◆ **GIVEN PROBLEM**
Update the material below by replacing every "uppermost" with "highest" and leaving everything else unchanged. Leave the pictures out of your answer.

◆ **SUPPLIED RECORDS**
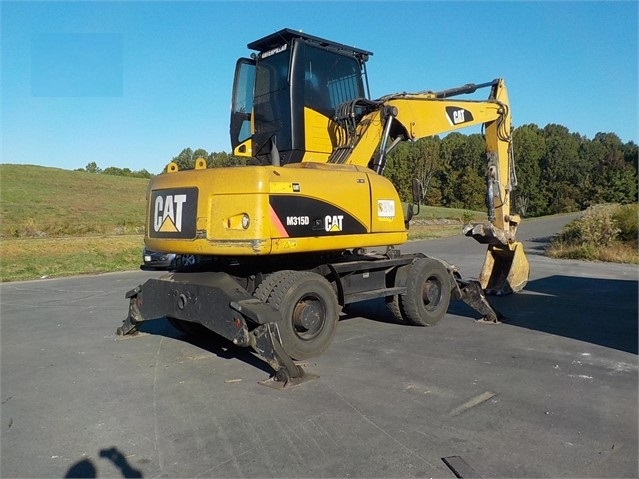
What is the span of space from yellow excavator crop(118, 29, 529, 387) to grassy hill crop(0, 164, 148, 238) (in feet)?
73.5

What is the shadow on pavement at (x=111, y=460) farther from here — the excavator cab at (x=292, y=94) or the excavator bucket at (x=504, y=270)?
the excavator bucket at (x=504, y=270)

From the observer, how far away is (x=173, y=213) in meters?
7.03

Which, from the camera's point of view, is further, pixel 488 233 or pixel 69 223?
pixel 69 223

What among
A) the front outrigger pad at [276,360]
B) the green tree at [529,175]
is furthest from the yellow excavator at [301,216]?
the green tree at [529,175]

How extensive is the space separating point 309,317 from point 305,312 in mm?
102

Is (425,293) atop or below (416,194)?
below

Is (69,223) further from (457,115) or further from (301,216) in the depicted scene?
(301,216)

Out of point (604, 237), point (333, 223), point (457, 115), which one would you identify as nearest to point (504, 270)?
point (457, 115)

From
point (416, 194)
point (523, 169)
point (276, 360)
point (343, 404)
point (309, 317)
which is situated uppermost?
point (523, 169)

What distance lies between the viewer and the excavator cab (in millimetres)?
7895

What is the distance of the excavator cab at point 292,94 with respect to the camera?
7.89 meters

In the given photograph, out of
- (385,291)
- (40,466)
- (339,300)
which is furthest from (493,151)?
(40,466)

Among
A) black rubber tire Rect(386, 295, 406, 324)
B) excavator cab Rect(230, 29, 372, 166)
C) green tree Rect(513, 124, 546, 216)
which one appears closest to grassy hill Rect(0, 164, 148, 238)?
excavator cab Rect(230, 29, 372, 166)

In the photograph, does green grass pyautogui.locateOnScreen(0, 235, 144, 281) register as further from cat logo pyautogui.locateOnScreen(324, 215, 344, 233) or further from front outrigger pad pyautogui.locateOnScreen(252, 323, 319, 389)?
front outrigger pad pyautogui.locateOnScreen(252, 323, 319, 389)
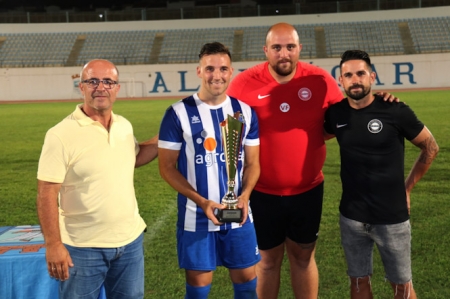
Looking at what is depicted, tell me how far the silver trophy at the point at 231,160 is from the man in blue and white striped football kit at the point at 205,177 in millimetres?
126

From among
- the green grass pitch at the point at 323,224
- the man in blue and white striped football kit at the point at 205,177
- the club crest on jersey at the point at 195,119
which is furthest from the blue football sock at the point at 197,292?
the club crest on jersey at the point at 195,119

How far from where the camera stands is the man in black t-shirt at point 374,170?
2.61 meters

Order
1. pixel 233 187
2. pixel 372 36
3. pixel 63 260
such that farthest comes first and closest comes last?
pixel 372 36
pixel 233 187
pixel 63 260

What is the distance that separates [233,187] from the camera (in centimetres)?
244

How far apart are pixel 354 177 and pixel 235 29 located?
29.7 metres

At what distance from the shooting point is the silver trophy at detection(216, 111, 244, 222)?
2277 mm

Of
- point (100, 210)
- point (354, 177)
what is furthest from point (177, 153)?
point (354, 177)

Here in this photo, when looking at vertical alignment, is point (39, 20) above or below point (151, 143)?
above

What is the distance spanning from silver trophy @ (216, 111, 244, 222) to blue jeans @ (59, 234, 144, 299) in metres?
0.50

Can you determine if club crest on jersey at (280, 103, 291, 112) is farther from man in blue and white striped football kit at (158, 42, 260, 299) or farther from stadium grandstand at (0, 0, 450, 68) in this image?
stadium grandstand at (0, 0, 450, 68)

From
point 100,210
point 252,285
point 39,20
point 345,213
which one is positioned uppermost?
point 39,20

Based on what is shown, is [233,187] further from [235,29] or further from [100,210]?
[235,29]

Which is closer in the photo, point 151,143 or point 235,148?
point 235,148

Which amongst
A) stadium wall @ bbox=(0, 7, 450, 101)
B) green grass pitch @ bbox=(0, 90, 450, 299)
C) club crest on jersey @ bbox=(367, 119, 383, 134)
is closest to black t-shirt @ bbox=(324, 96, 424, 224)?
club crest on jersey @ bbox=(367, 119, 383, 134)
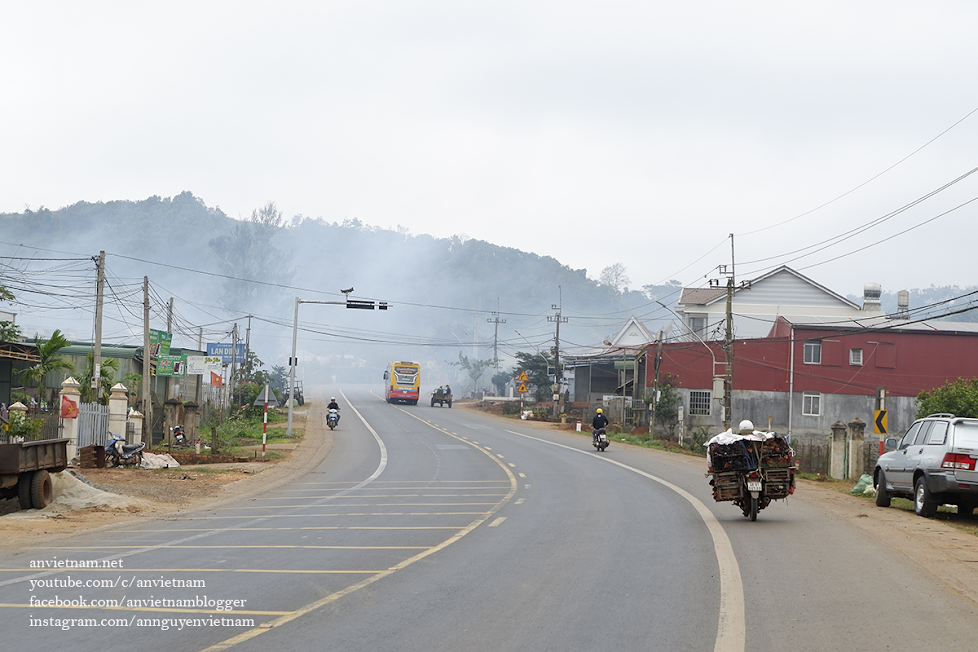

◆ **RESPONSE**
What is the span of space from yellow excavator crop(118, 29, 529, 387) to grassy hill crop(0, 164, 148, 238) (in feet)?
73.5

What is the shadow on pavement at (x=111, y=460) farther from here — the excavator cab at (x=292, y=94) or the excavator bucket at (x=504, y=270)?
the excavator bucket at (x=504, y=270)

From the observer, how far away is (x=173, y=213) in meters?
7.03

Which, from the camera's point of view, is further, pixel 488 233 or pixel 69 223?
pixel 69 223

What among
A) the front outrigger pad at [276,360]
B) the green tree at [529,175]
is furthest from the yellow excavator at [301,216]?
the green tree at [529,175]

How extensive is the space separating point 309,317 from point 305,312 in mm?
102

Is (425,293) atop or below (416,194)?
below

Is (69,223) further from (457,115) or further from (301,216) in the depicted scene?
(301,216)

Out of point (604, 237), point (333, 223), point (457, 115), which one would you identify as nearest to point (504, 270)?
point (457, 115)

From
point (416, 194)
point (523, 169)
point (276, 360)
point (343, 404)
point (309, 317)
which is situated highest?
point (523, 169)

What distance lies between the viewer and the excavator cab (in millimetres)?
7895

What is the distance of the excavator cab at point 292,94 with respect to the camera?
7.89 meters

In the given photograph, out of
- (385,291)
- (40,466)
- (339,300)
which is furthest from (493,151)?
(40,466)

Among
A) black rubber tire Rect(386, 295, 406, 324)
B) excavator cab Rect(230, 29, 372, 166)
C) green tree Rect(513, 124, 546, 216)
which one appears closest to grassy hill Rect(0, 164, 148, 238)?
excavator cab Rect(230, 29, 372, 166)

In the photograph, does green grass pyautogui.locateOnScreen(0, 235, 144, 281) register as further from cat logo pyautogui.locateOnScreen(324, 215, 344, 233) or further from front outrigger pad pyautogui.locateOnScreen(252, 323, 319, 389)?
front outrigger pad pyautogui.locateOnScreen(252, 323, 319, 389)
Looking at what is depicted, tell me how far the silver trophy at the point at 231,160 is from the man in blue and white striped football kit at the point at 205,177 in millimetres?
126

From among
- the green grass pitch at the point at 323,224
- the man in blue and white striped football kit at the point at 205,177
- the club crest on jersey at the point at 195,119
which is furthest from the blue football sock at the point at 197,292?
the club crest on jersey at the point at 195,119

How far from where the camera stands is the man in black t-shirt at point 374,170?
2.61 meters

Order
1. pixel 233 187
2. pixel 372 36
3. pixel 63 260
such that farthest comes first and closest comes last?
pixel 372 36
pixel 233 187
pixel 63 260

What is the distance that separates [233,187] from the camera (in centimetres)?
244

How far apart are pixel 354 177 and pixel 235 29 located?
29.7 metres

At what distance from the shooting point is the silver trophy at detection(216, 111, 244, 222)?
2277 mm

Of
- point (100, 210)
- point (354, 177)
what is furthest from point (177, 153)?
point (354, 177)

Here in this photo, when looking at vertical alignment, is point (39, 20) above or below point (151, 143)?
above

What is the distance spanning from silver trophy @ (216, 111, 244, 222) to blue jeans @ (59, 234, 144, 299) in metres?
0.50

Can you determine if club crest on jersey at (280, 103, 291, 112) is farther from man in blue and white striped football kit at (158, 42, 260, 299) or farther from stadium grandstand at (0, 0, 450, 68) in this image?
stadium grandstand at (0, 0, 450, 68)

From
point 100,210
point 252,285
point 39,20
point 345,213
which one is positioned highest?
point 39,20

Based on what is shown, is [233,187] further from [235,29] or further from [100,210]?
[235,29]

Which is closer in the photo, point 151,143 or point 235,148?
point 235,148

Which amongst
A) stadium wall @ bbox=(0, 7, 450, 101)
B) green grass pitch @ bbox=(0, 90, 450, 299)
C) club crest on jersey @ bbox=(367, 119, 383, 134)
is closest to black t-shirt @ bbox=(324, 96, 424, 224)?
club crest on jersey @ bbox=(367, 119, 383, 134)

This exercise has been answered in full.